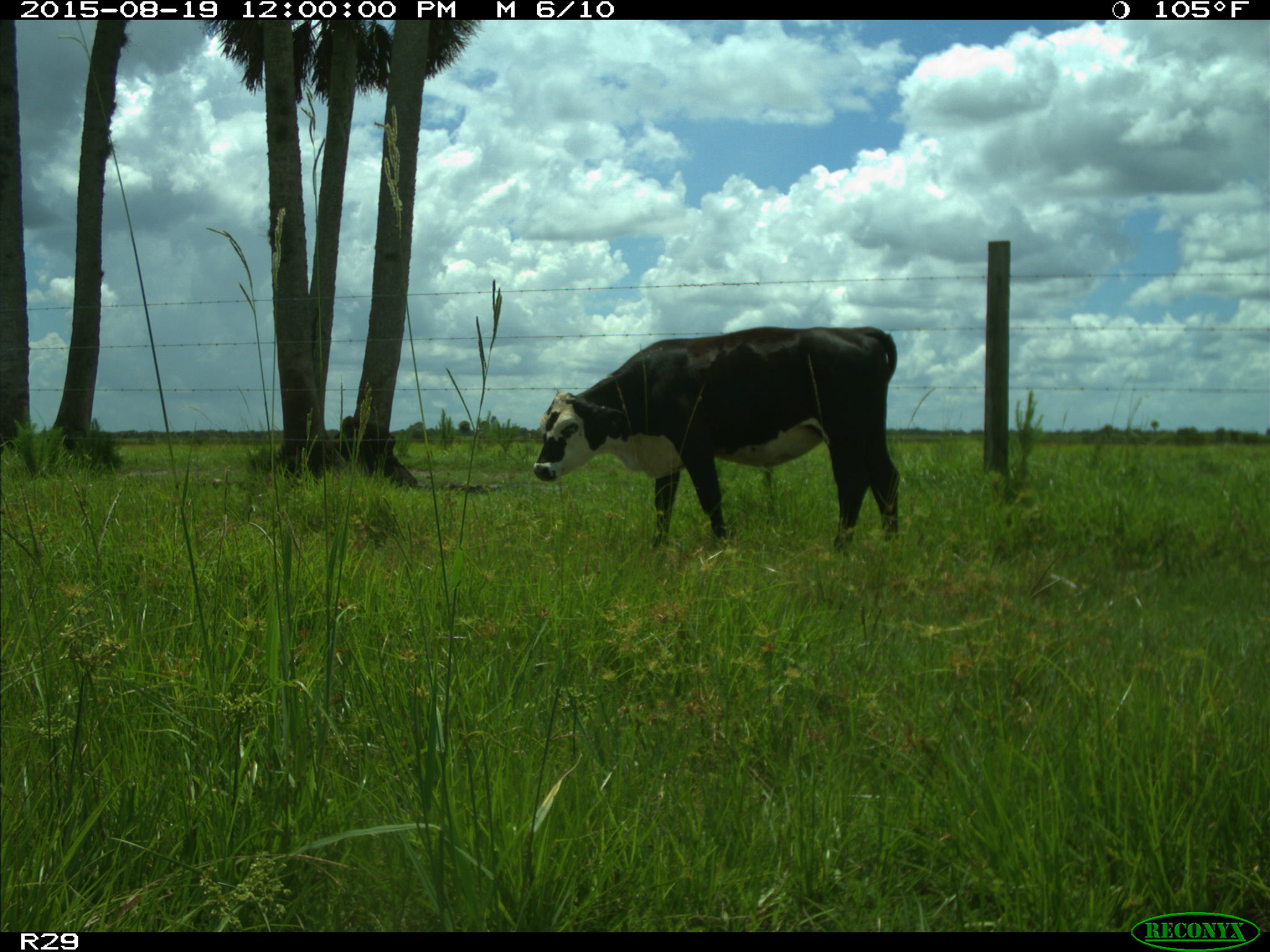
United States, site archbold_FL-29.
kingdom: Animalia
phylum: Chordata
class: Mammalia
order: Artiodactyla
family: Bovidae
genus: Bos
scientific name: Bos taurus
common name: domestic cow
Bos taurus (domestic cow).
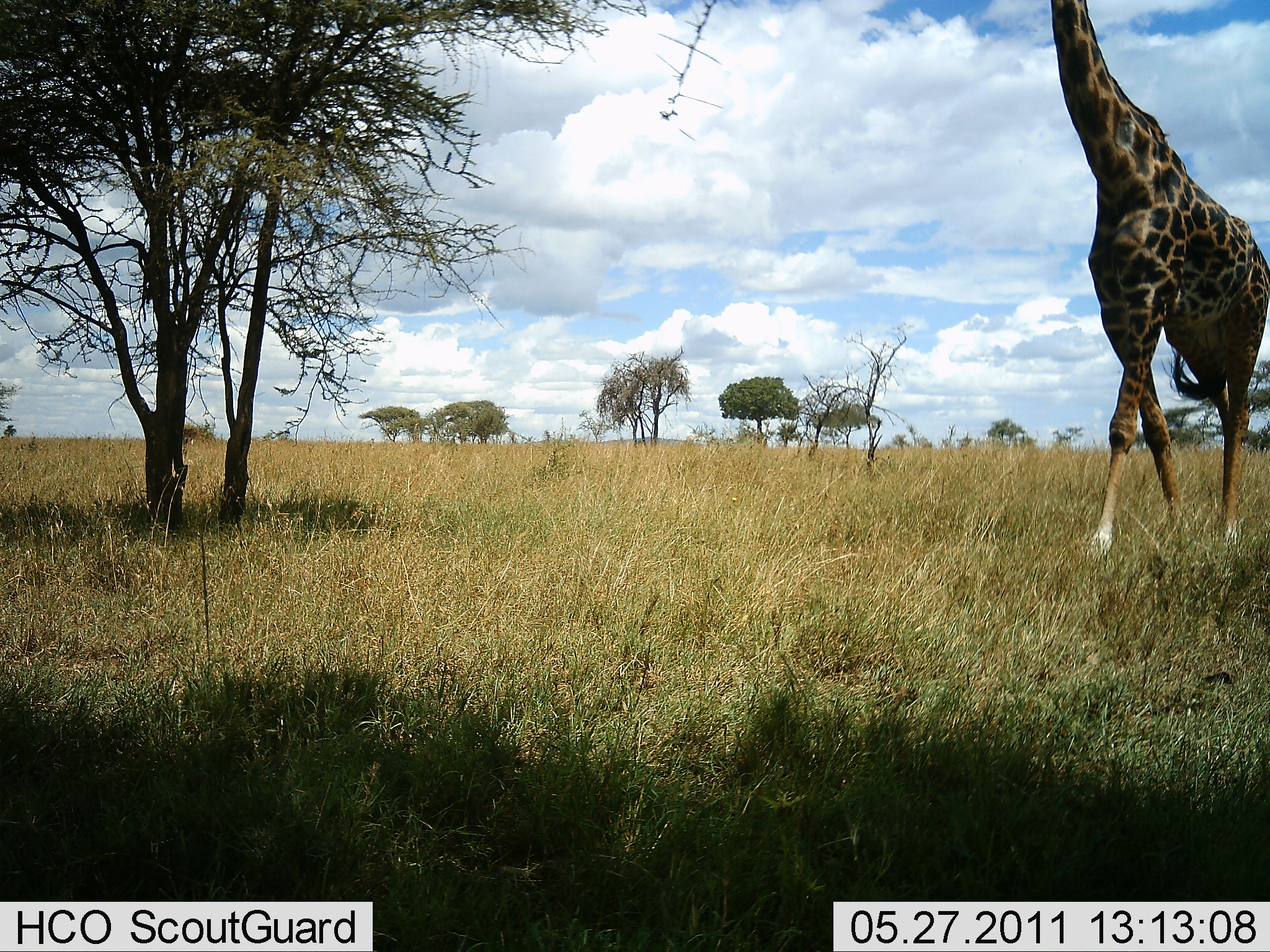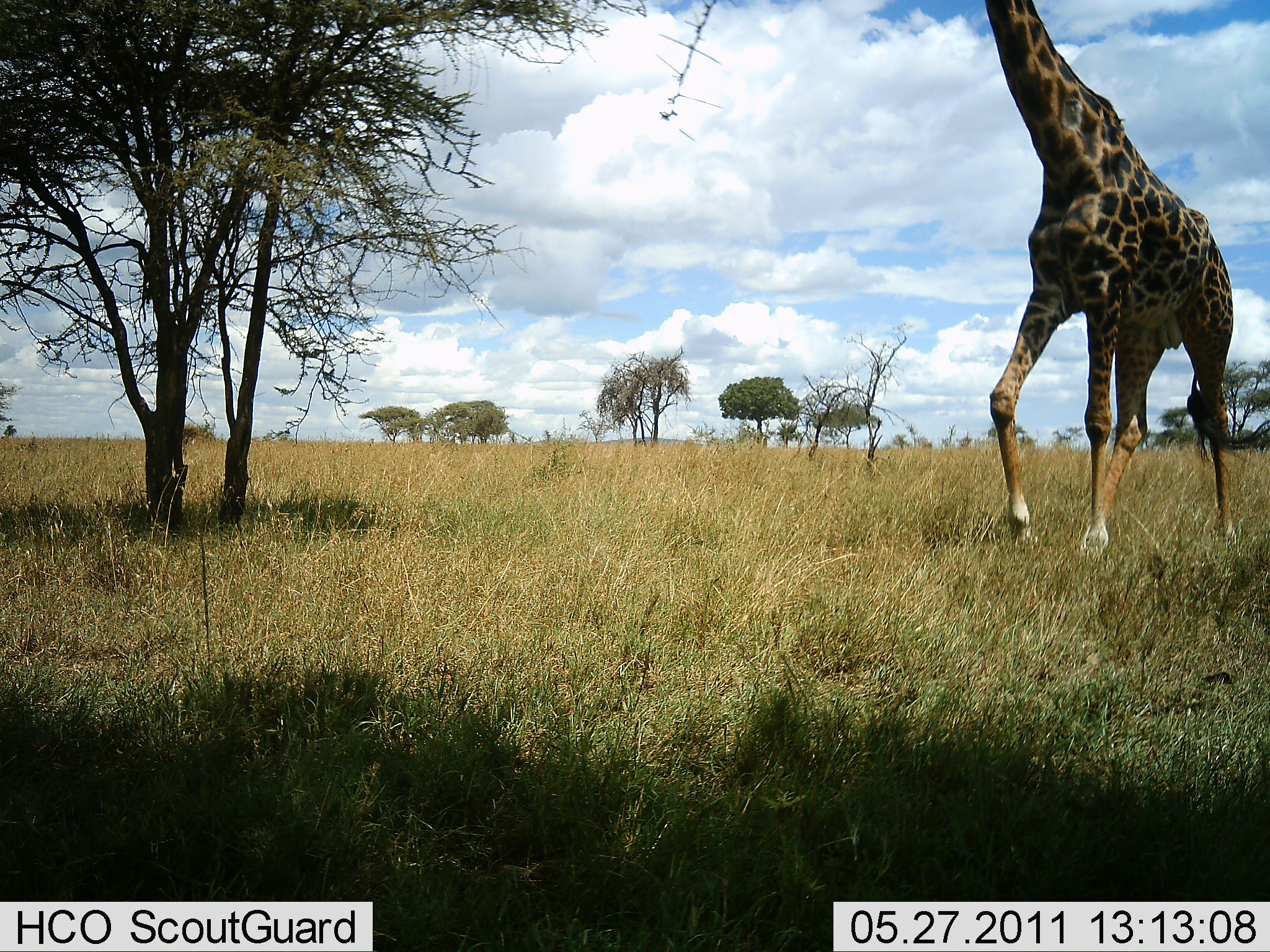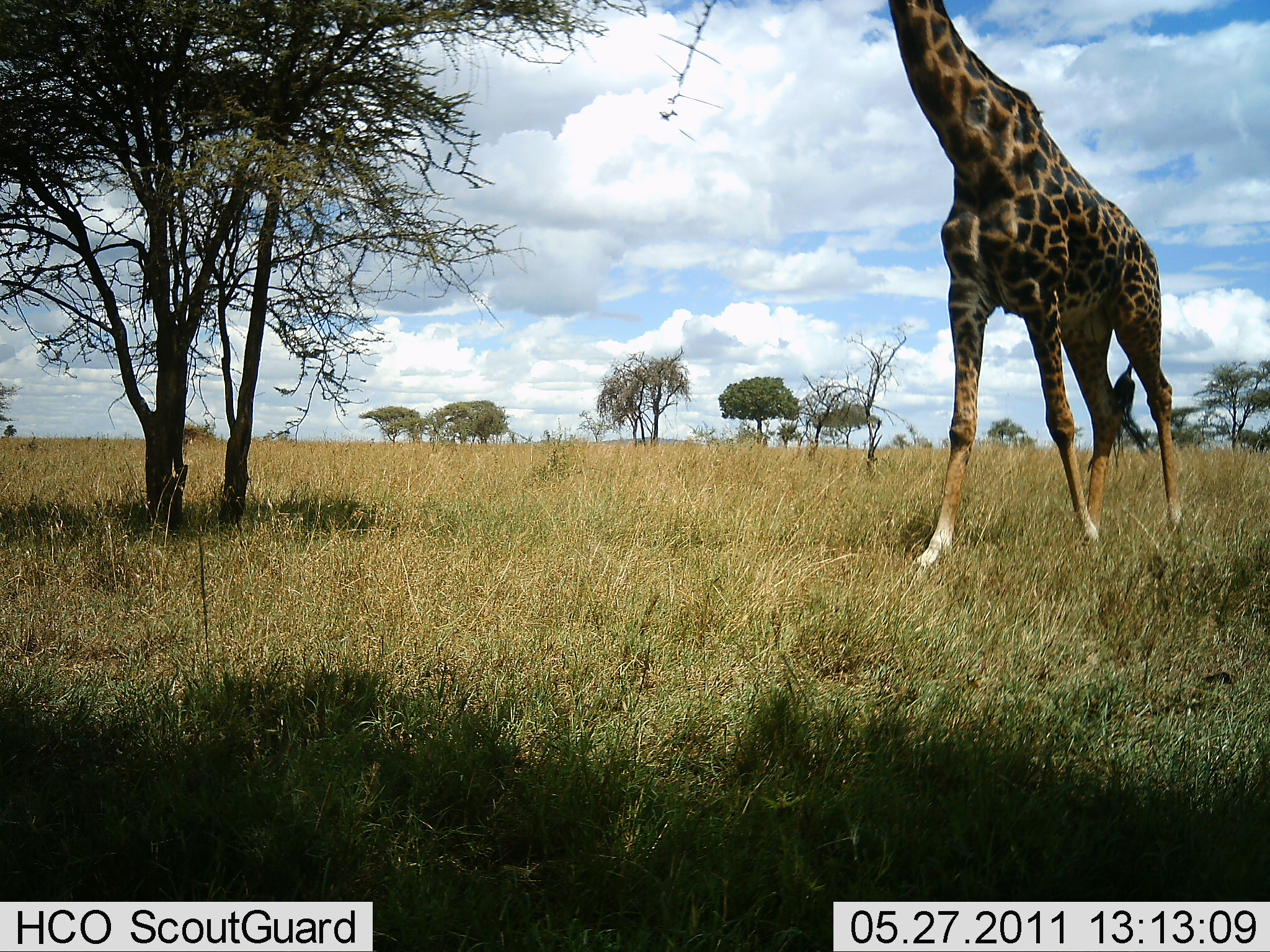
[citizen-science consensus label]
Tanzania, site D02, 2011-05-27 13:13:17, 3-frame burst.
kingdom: Animalia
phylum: Chordata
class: Mammalia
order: Artiodactyla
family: Giraffidae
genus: Giraffa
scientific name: Giraffa camelopardalis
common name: giraffe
Giraffe (Giraffa camelopardalis), count 1. Behavior (volunteer vote fractions): standing 7%, resting 0%, moving 100%, interacting 0%. Young present (vote fraction): 0%. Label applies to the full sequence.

● **EXERCISE**:
When you copy the data above, keep each line exact and omit the pictures.

● **RESULT FOR THIS TASK**:
United States, site archbold_FL-29.
kingdom: Animalia
phylum: Chordata
class: Mammalia
order: Artiodactyla
family: Bovidae
genus: Bos
scientific name: Bos taurus
common name: domestic cow
Bos taurus (domestic cow).
[citizen-science consensus label]
Tanzania, site D02, 2011-05-27 13:13:17, 3-frame burst.
kingdom: Animalia
phylum: Chordata
class: Mammalia
order: Artiodactyla
family: Giraffidae
genus: Giraffa
scientific name: Giraffa camelopardalis
common name: giraffe
Giraffe (Giraffa camelopardalis), count 1. Behavior (volunteer vote fractions): standing 7%, resting 0%, moving 100%, interacting 0%. Young present (vote fraction): 0%. Label applies to the full sequence.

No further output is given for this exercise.